Mirage: Enabling Visual Reasoning in Vision-Language Models Without Image Generation

Limitations of Current Vision-Language Models (VLMs)

Vision-Language Models excel at understanding both text and images, but their reasoning often relies solely on textual information. This limits their effectiveness in tasks requiring visual thinking, such as solving spatial puzzles. Humans naturally use mental imagery to visualize solutions rather than describing every detail verbally, a capacity VLMs currently lack. Although some recent models generate both text and images, training for image generation can weaken reasoning abilities and does not inherently support step-by-step visual reasoning.

Existing Approaches to Multimodal Reasoning

Chain-of-Thought (CoT) prompting encourages models to reason step-by-step by providing intermediate explanations. Extensions of CoT to multimodal tasks embed visual information directly into the reasoning process. For example, ICoT integrates image regions within text sequences, while Visual CoT uses visual annotations to enhance spatial understanding. However, these models often require extensive supervision and are computationally expensive. Alternative research explores embedding reasoning internally via hidden states using special tokens or latent representations, bypassing explicit reasoning steps.

Introducing Mirage: Mental Imagery Inspired Framework

Researchers from the University of Massachusetts Amherst and MIT propose Mirage, a novel framework inspired by human mental imagery. Rather than generating full images, Mirage enables VLMs to interleave compact visual cues derived from hidden states directly into text outputs. This approach mimics how humans form internal, task-relevant visuals while thinking.

Mirage’s training involves two phases: first, grounding compressed visual features (latent tokens) through joint supervision with both text and visual data; second, relaxing constraints to allow the model to generate latent tokens autonomously to guide reasoning. A final reinforcement learning phase refines performance by rewarding accuracy and structured reasoning.
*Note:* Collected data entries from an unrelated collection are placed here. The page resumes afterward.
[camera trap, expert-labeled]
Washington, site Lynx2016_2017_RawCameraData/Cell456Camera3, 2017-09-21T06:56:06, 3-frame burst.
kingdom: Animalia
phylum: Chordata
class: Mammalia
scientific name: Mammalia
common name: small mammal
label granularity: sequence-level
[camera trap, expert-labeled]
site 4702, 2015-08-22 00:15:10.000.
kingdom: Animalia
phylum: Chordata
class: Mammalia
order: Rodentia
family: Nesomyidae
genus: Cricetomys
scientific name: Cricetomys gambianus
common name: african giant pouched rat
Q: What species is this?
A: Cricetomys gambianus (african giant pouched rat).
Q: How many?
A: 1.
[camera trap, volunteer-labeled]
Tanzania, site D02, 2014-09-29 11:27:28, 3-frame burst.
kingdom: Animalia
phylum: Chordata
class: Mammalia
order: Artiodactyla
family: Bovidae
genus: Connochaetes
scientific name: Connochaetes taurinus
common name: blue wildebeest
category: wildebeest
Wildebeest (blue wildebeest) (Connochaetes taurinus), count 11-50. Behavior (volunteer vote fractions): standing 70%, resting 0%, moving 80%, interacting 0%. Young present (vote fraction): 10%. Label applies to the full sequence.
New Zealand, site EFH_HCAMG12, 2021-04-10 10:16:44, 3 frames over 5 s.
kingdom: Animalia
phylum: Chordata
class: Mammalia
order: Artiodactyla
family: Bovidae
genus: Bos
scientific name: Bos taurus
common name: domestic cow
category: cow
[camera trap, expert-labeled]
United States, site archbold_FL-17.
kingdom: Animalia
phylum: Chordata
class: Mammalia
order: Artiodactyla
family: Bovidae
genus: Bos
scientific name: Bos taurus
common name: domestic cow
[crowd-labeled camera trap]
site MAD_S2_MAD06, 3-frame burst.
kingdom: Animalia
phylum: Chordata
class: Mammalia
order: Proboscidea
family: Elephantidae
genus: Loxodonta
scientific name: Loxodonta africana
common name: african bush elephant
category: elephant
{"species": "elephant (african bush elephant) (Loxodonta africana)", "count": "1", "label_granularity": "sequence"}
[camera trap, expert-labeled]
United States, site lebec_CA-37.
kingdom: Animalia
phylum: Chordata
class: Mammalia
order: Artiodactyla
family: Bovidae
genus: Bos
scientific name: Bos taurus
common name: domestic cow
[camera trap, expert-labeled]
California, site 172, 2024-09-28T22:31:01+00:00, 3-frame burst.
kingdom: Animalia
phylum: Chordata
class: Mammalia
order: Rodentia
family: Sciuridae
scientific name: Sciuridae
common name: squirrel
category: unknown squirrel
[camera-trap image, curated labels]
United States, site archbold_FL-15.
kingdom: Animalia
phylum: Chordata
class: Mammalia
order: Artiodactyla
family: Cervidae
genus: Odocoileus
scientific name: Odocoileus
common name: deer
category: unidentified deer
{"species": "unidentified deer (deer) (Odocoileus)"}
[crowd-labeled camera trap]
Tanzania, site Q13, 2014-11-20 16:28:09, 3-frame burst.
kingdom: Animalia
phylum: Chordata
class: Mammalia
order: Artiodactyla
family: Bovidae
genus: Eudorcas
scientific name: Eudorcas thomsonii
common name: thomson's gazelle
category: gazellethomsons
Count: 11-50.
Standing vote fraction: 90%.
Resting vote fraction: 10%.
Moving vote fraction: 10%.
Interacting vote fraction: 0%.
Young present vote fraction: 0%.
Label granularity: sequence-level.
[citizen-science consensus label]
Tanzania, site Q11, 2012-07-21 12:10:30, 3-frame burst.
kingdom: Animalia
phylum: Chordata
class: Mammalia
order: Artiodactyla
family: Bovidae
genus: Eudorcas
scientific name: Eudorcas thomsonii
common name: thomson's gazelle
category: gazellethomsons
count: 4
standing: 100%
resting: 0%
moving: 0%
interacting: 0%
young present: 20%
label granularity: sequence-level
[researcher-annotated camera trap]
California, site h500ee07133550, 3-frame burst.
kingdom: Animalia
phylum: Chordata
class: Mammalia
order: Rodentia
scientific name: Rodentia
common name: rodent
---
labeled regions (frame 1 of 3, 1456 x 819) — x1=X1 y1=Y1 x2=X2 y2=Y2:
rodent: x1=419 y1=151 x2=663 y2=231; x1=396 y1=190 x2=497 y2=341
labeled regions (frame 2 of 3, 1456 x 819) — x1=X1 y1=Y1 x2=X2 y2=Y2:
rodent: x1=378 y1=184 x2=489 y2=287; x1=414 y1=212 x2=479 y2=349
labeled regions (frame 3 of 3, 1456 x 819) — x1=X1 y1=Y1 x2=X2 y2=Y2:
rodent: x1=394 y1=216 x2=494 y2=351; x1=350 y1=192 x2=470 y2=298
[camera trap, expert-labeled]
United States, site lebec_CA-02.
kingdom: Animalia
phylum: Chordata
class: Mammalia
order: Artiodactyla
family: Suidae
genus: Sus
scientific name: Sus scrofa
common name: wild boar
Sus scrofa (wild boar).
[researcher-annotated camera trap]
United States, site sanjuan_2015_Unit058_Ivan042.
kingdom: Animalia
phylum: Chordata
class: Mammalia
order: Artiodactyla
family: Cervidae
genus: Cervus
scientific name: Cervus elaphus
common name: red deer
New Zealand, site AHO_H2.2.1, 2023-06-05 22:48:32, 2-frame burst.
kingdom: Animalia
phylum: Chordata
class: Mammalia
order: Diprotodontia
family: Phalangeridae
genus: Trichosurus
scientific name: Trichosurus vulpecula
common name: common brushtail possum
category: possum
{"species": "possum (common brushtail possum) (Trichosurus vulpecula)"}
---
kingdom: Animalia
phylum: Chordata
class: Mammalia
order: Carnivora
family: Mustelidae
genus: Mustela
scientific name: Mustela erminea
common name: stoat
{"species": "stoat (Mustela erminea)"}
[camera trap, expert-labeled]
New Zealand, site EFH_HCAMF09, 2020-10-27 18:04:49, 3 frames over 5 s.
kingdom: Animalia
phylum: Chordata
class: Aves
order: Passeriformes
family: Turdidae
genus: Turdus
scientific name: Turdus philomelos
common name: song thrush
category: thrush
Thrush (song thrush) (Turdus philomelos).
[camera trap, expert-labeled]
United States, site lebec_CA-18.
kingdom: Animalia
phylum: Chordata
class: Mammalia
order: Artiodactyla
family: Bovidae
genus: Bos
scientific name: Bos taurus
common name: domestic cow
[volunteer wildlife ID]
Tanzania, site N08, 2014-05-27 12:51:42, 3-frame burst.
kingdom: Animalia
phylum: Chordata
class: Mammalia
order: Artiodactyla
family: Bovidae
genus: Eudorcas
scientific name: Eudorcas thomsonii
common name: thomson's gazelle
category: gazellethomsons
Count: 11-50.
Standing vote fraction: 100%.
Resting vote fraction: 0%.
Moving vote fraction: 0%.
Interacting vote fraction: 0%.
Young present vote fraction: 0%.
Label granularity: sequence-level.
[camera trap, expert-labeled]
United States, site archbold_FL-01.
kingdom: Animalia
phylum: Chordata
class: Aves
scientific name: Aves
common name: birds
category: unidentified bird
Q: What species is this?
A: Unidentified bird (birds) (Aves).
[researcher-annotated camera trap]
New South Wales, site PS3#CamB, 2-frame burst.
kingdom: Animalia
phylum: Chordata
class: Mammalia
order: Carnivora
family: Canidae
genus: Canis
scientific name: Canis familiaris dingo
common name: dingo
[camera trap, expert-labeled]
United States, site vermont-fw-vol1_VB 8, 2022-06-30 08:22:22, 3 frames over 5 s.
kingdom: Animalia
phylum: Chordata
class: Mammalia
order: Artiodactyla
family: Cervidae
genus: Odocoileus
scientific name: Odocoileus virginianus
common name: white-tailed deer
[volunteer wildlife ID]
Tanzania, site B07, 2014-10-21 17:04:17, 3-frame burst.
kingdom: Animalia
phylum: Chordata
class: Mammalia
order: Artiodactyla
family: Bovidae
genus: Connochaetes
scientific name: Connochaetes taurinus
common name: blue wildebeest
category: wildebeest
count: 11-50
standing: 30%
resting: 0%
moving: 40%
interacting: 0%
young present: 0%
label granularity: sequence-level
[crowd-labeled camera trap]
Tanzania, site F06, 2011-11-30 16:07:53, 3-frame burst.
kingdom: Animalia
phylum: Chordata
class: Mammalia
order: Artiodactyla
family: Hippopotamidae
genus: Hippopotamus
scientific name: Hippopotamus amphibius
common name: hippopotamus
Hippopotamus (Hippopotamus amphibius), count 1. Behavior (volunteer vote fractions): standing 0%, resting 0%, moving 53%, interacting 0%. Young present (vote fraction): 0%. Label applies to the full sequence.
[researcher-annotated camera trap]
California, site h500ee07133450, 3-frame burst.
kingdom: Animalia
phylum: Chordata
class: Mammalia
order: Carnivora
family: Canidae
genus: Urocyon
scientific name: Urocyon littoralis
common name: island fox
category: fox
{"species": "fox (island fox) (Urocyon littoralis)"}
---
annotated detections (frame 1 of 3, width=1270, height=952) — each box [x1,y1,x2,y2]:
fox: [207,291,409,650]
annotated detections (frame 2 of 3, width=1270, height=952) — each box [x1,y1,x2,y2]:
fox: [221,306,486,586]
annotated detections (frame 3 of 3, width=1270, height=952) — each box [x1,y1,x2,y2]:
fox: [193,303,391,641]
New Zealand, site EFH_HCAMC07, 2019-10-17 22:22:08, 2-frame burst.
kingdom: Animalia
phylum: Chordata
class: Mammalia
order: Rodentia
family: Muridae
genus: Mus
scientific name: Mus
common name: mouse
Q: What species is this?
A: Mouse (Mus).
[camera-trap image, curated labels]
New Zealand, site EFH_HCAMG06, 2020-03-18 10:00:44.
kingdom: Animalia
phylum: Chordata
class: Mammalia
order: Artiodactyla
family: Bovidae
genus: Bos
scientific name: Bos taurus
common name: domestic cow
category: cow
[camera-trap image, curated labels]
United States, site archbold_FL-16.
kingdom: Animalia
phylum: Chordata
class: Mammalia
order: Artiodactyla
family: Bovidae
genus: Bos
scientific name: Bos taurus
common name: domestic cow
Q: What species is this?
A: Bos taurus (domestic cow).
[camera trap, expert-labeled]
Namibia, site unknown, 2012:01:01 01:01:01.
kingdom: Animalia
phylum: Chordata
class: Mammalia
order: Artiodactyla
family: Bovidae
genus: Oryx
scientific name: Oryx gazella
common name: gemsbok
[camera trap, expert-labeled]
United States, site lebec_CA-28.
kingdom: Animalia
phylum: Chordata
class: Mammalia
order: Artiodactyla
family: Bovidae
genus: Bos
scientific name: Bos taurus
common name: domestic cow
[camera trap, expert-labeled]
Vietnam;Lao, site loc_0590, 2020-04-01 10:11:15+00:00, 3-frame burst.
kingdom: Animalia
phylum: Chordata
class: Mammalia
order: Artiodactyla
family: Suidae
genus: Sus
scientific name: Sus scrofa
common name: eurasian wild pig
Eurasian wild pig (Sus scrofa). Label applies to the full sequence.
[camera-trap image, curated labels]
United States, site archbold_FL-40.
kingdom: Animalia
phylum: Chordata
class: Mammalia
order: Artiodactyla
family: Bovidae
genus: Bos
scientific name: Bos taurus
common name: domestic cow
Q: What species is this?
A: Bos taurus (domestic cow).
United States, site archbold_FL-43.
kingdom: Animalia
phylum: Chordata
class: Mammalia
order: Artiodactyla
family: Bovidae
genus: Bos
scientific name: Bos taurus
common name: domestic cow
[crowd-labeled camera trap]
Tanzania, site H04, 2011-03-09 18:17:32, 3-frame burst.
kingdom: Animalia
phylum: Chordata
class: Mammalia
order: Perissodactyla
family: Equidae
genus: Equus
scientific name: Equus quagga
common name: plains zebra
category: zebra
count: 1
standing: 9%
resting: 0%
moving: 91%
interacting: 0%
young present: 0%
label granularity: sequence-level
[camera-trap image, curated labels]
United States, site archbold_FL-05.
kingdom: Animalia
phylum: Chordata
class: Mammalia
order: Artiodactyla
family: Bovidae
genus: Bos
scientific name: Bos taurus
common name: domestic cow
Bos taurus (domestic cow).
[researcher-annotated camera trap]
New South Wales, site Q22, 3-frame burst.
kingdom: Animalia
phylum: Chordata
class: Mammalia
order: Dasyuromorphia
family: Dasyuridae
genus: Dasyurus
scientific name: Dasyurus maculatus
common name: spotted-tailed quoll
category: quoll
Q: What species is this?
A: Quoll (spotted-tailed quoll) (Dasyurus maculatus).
Performance on Spatial Reasoning Tasks

The model was evaluated on four spatial reasoning benchmarks, including visual puzzles and geometry problems, using a dataset of 1,000 training samples. To facilitate reasoning, synthetic helper images and intermediate thought steps were generated to simulate human visual cues like sketches. Mirage consistently outperformed both text-only and multimodal baseline models, even on complex tasks requiring extensive planning such as maze solving. A smaller model variant also showed strong results, highlighting method robustness. Ablation studies emphasized the importance of initially grounding latent visual tokens followed by flexible training.

Implications and Future Directions

Mirage demonstrates that interleaving visual and textual reasoning without generating actual images improves understanding and accuracy in vision-language tasks. This lightweight approach enables VLMs to think more like humans by leveraging internal visual cues. Challenges remain in scaling the approach to broader tasks and enhancing synthetic training data quality.